WORK TO BE COMPLETED:
Give again, exactly as written, the lines of the records below from the line with "Buying A Denim" to the line with "Monhegan Island Framed Art Print". Both end lines count; pictures do not.

RECORD EXCERPTS:
------------------------------------------------------------------------
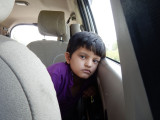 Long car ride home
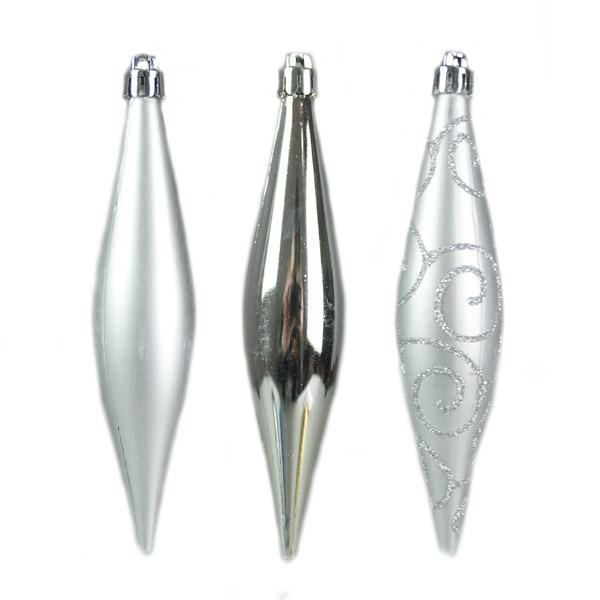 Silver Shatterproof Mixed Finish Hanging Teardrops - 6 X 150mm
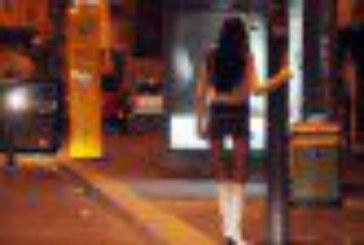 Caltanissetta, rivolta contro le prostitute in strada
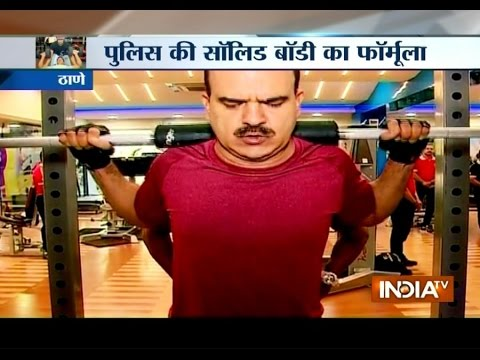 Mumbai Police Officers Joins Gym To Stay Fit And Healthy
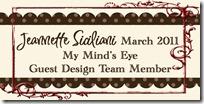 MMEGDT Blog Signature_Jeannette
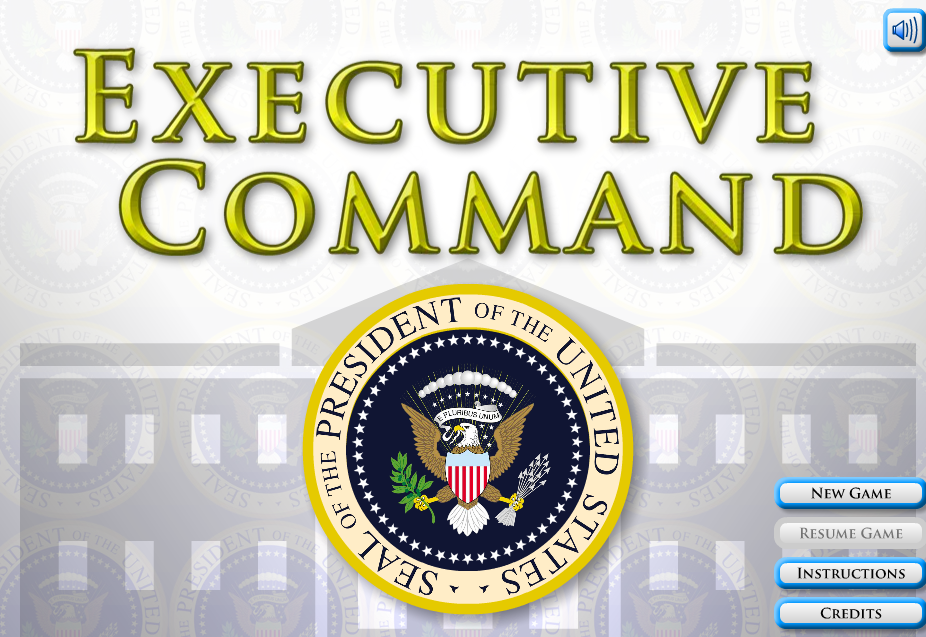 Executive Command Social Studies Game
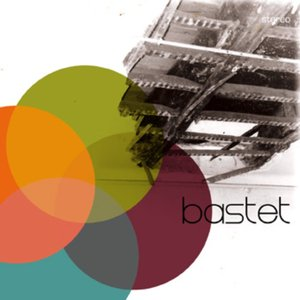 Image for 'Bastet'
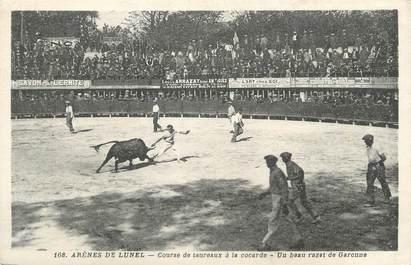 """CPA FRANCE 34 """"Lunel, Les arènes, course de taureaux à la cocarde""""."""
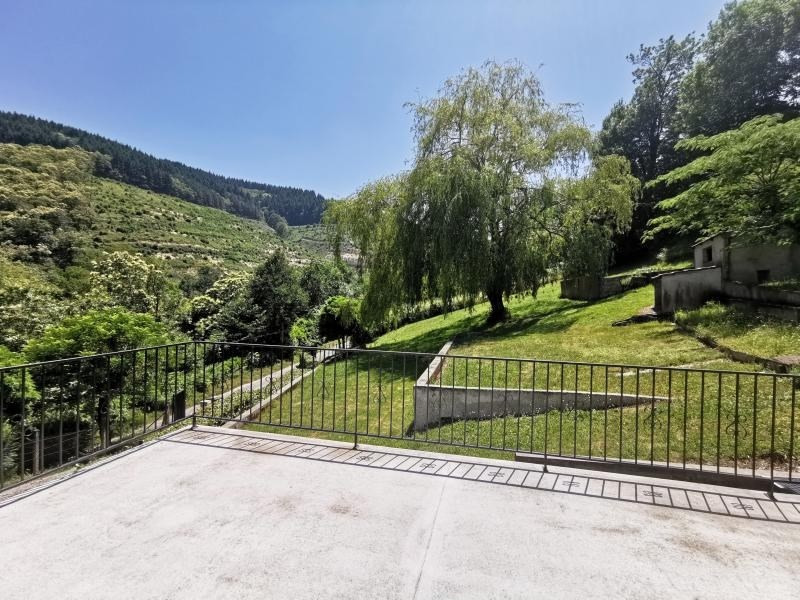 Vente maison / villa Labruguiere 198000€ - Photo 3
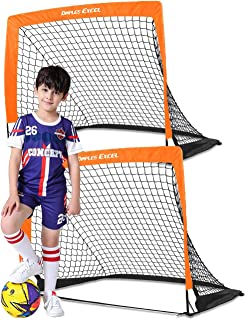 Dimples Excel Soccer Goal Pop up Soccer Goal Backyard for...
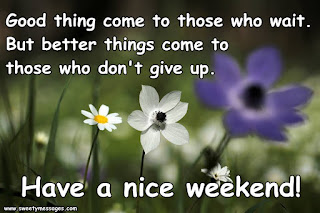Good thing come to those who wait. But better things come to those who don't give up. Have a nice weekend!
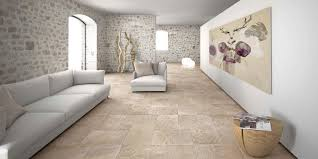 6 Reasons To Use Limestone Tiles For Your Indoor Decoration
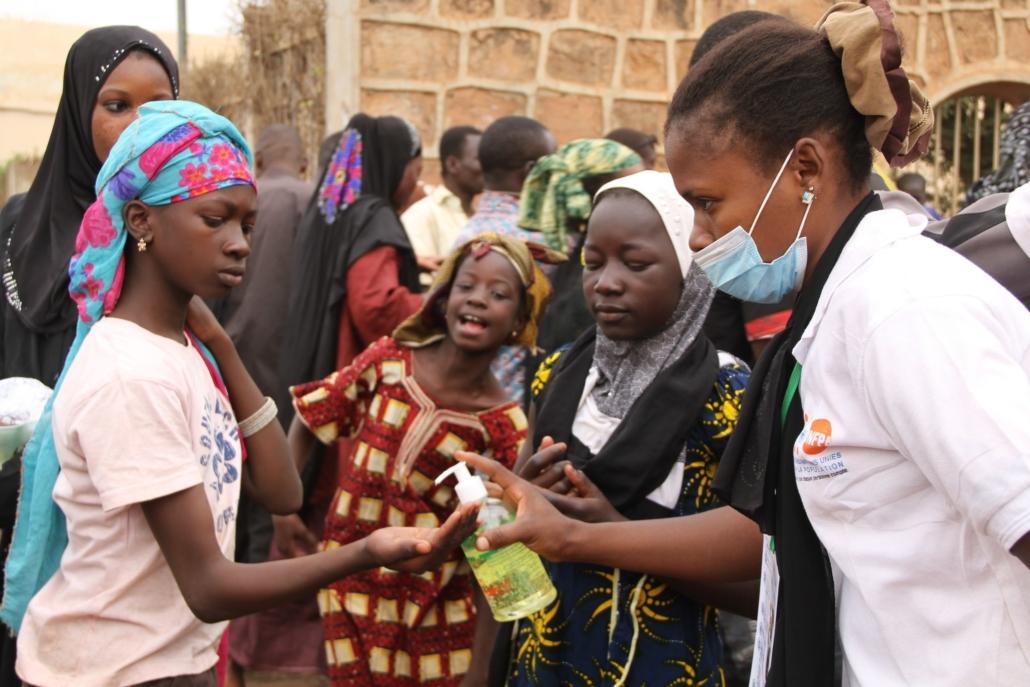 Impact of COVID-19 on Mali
------------------------------------------------------------------------
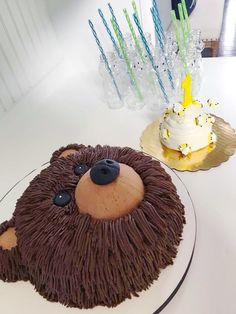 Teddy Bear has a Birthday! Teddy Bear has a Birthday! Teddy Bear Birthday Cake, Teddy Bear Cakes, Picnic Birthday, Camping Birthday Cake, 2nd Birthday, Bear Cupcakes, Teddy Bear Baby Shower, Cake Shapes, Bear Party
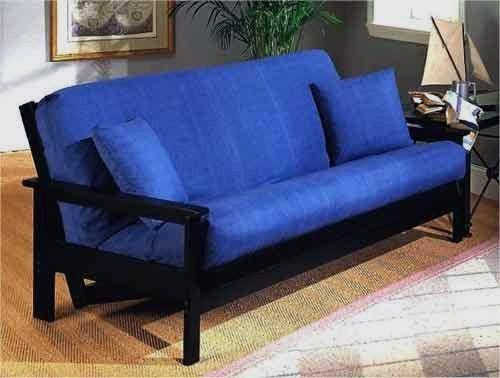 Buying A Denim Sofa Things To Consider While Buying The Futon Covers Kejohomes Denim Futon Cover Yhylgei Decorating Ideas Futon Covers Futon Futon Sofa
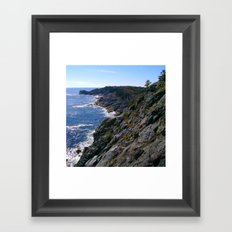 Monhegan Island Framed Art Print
------------------------------------------------------------------------
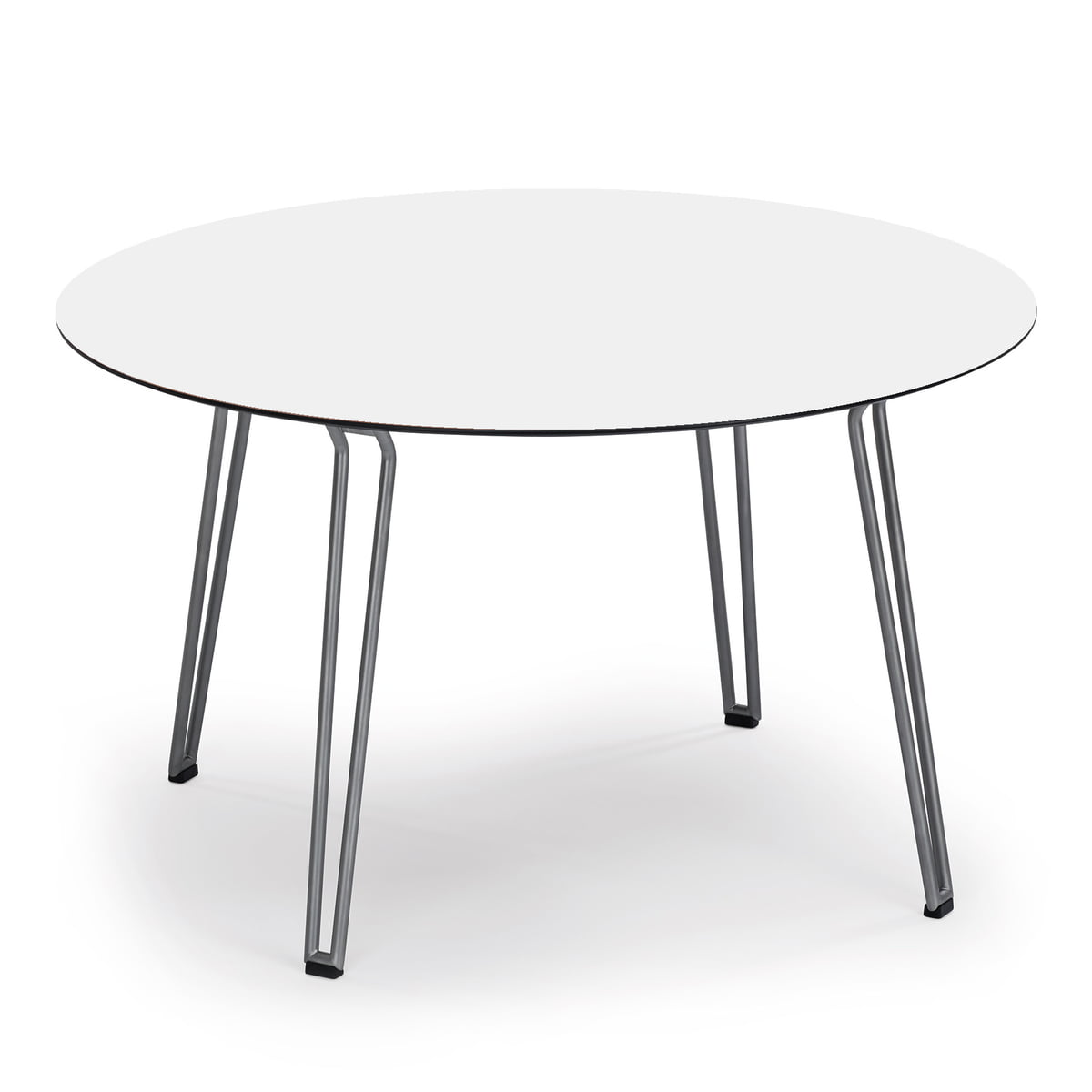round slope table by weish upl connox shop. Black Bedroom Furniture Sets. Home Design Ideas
------------------------------------------------------------------------
EXPECTED ANSWER:
 Buying A Denim Sofa Things To Consider While Buying The Futon Covers Kejohomes Denim Futon Cover Yhylgei Decorating Ideas Futon Covers Futon Futon Sofa
 Monhegan Island Framed Art Print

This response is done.